TSA Precheck status gives you access to security lanes with lighter screening. To use the special lane, make sure your trusted traveler number is included in your airline itinerary. Leave on your belt and shoes, keep your laptop in its case, and let liquids and gels remain in your carry-on. Dedicated Precheck lanes and quicker screening usually mean faster-moving lines. Children ages 12 and younger can use Precheck lanes when traveling with a parent or guardian who has the Precheck indicator on their boarding pass.

Benefits of global entry

Global Entry, run by U.S. Customs and Border Protection, includes TSA Precheck benefits and expedited customs screening when traveling internationally. When returning to the U.S., you can use a self-service kiosk instead of waiting in customs lines. The program also includes expedited processing at Mexico and Canada border crossings. Children of all ages need their own Global Entry status to use expedited customs screening.

How your credit card can help

More credit cards that earn travel rewards are starting to add a valuable benefit: reimbursement of the application fee for Precheck or Global Entry once every four or five years. Typically, reimbursement is automatic when you use the travel credit card to pay the $85 or $100 fee.

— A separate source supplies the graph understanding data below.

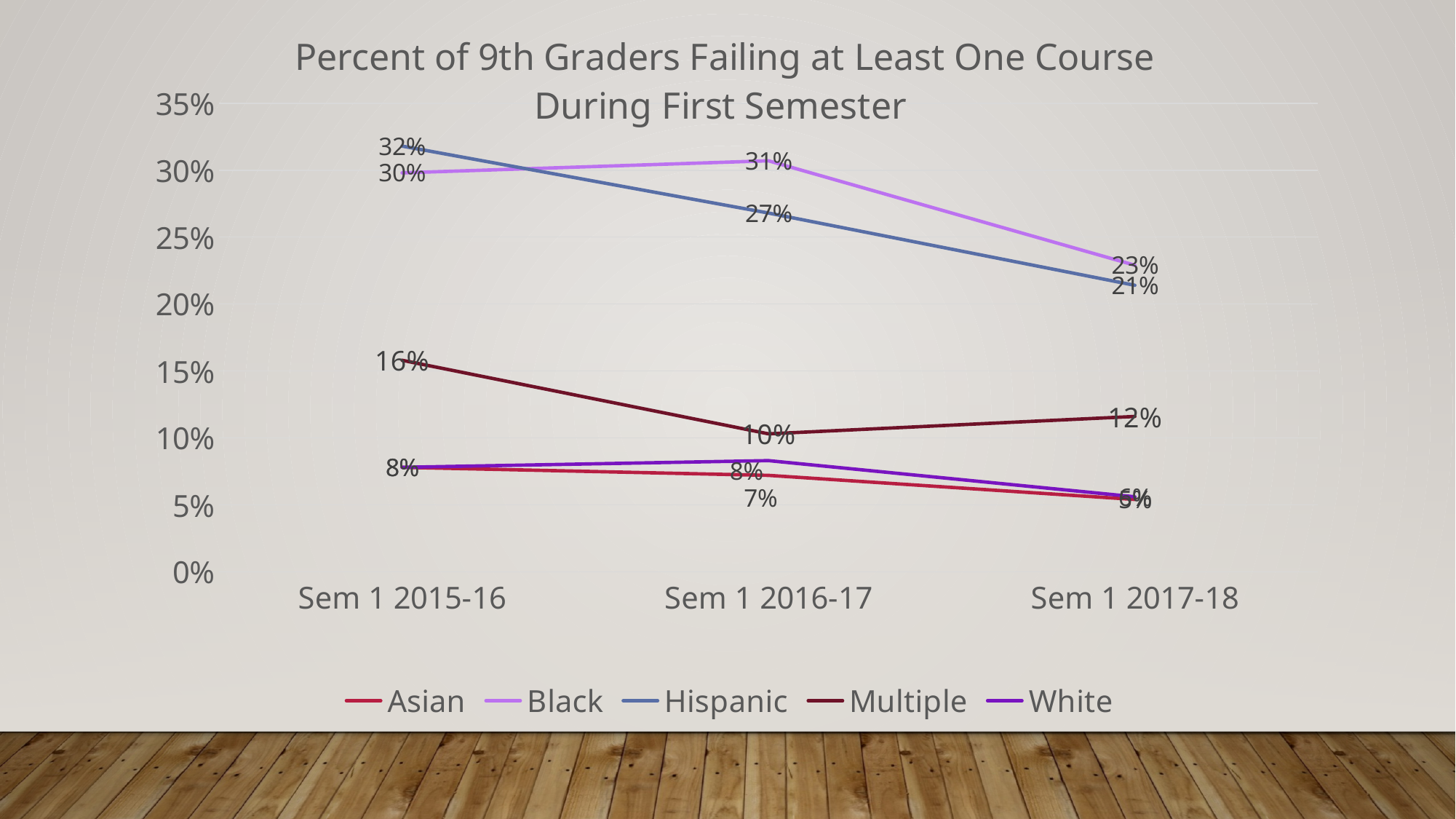
By how many percentage points did the Hispanic value drop from Sem 1 2015-16 to Sem 1 2017-18? 11 percentage points What percent of Hispanic 9th graders failed at least one course in Sem 1 2015-16? 32% Which group had the highest percent failing in Sem 1 2015-16? Hispanic What is the value for the Multiple group in Sem 1 2017-18? 12% What kind of chart is shown on the slide? Line chart How many semesters are plotted along the x axis? 3 How many series does the legend list? 5 What is the value for Black students in Sem 1 2016-17? 31% In Sem 1 2016-17, which was higher: Black or Hispanic? Black Which group had the highest percent failing in Sem 1 2017-18? Black What is the value for the Multiple group in Sem 1 2016-17? 10% Does the Hispanic line rise or fall across the three semesters? Fall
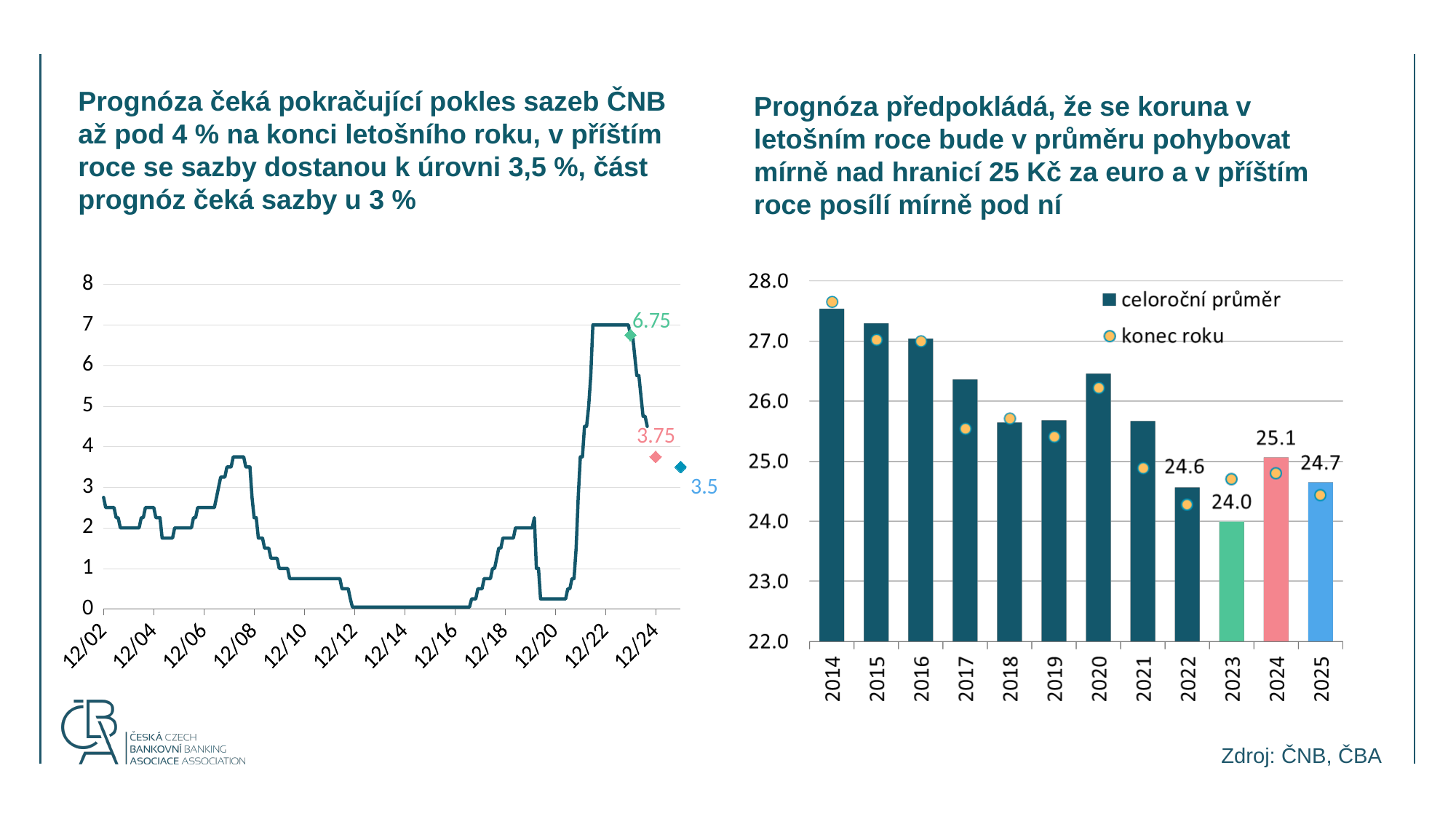
On the right chart, what is the celoroční průměr value for 2024? 25.1 On the right chart, how many years are shown on the x axis? 12 On the right chart, how many series does the legend list? 2 On the right chart, what is the celoroční průměr value for 2023? 24.0 On the left chart, what is the value of the blue labelled point at the far right? 3.5 On the right chart, what is the difference between the 2024 and 2023 celoroční průměr values? 1.1 On the left chart, is the value of the line at 12/22 greater or less than 6? greater On the left chart, what is the value of the red labelled point near 12/24? 3.75 On the right chart, which year has the highest celoroční průměr bar? 2014 On the left chart, what is the value of the green labelled point near 12/22? 6.75 On the left chart, is the value of the line at 12/14 greater or less than 1? less What kind of chart is the left chart showing CNB rates? line chart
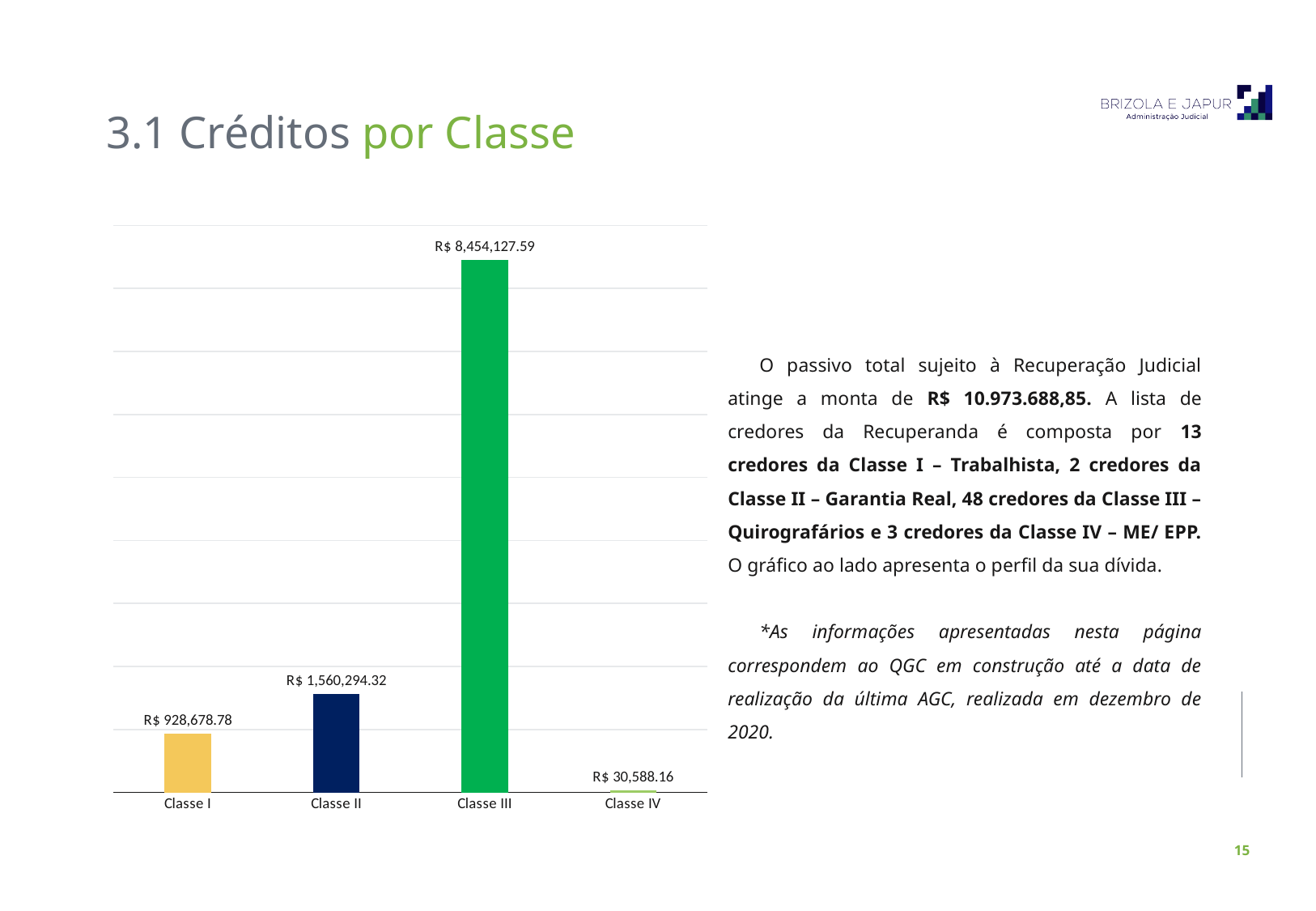
What is the value for Classe III? R$ 8,454,127.59 Which class has the highest value? Classe III What is the value for Classe IV? R$ 30,588.16 How many classes are shown on the chart? 4 Which is larger, the value for Classe I or the value for Classe II? Classe II What kind of chart is shown on the slide? Bar chart What colour is the bar for Classe III? Green What is the difference between the values for Classe II and Classe I? R$ 631,615.54 What is the value for Classe I? R$ 928,678.78 What is the difference between the values for Classe III and Classe II? R$ 6,893,833.27 What is the value for Classe II? R$ 1,560,294.32 Which class has the lowest value? Classe IV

For card issuers, the benefit is becoming a must, especially for travel credit cards with hefty annual fees. “If you want to market your card as an elite one and charge a high fee, you better offer this rebate as part of the bundle of benefits,” Brancatelli says.

Other advice

If neither program is right for you, TSA offers these tips for regular security lanes:

• Before heading to the airport, check your carry-ons for prohibited items.

• During busy travel periods, TSA recommends using its app, MyTSA, to check what your wait time might be.

• When packing your carry-on, keep in mind that some items will need to be removed and scanned separately.